### INFORMATION PROVIDED ###
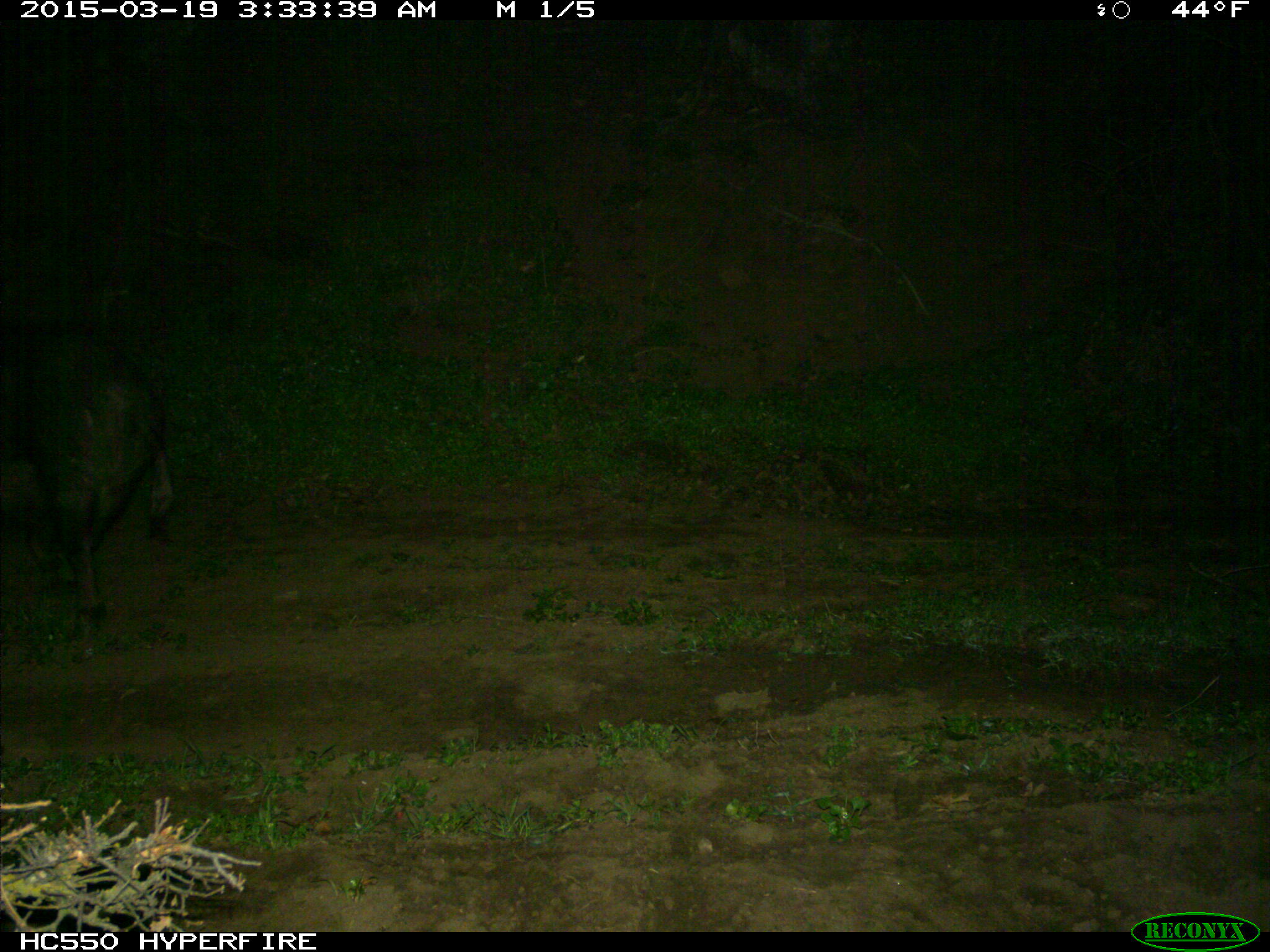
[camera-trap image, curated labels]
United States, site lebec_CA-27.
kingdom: Animalia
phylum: Chordata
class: Mammalia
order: Artiodactyla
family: Suidae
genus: Sus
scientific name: Sus scrofa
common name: wild boar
Sus scrofa (wild boar).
###
## YOUR INSTRUCTIONS
Reproduce all of the entries word for word, skipping any pictures they hold.

## RESULT OF THE EXERCISE
[camera-trap image, curated labels]
United States, site lebec_CA-27.
kingdom: Animalia
phylum: Chordata
class: Mammalia
order: Artiodactyla
family: Suidae
genus: Sus
scientific name: Sus scrofa
common name: wild boar
Sus scrofa (wild boar).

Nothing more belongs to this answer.